About this task: The whole of the data is to be returned without a single change.

──────

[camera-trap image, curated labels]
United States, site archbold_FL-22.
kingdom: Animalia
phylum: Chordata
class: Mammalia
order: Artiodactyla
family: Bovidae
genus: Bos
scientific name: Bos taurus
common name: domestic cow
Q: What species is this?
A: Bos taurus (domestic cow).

──────

Expected answer:
[camera-trap image, curated labels]
United States, site archbold_FL-22.
kingdom: Animalia
phylum: Chordata
class: Mammalia
order: Artiodactyla
family: Bovidae
genus: Bos
scientific name: Bos taurus
common name: domestic cow
Q: What species is this?
A: Bos taurus (domestic cow).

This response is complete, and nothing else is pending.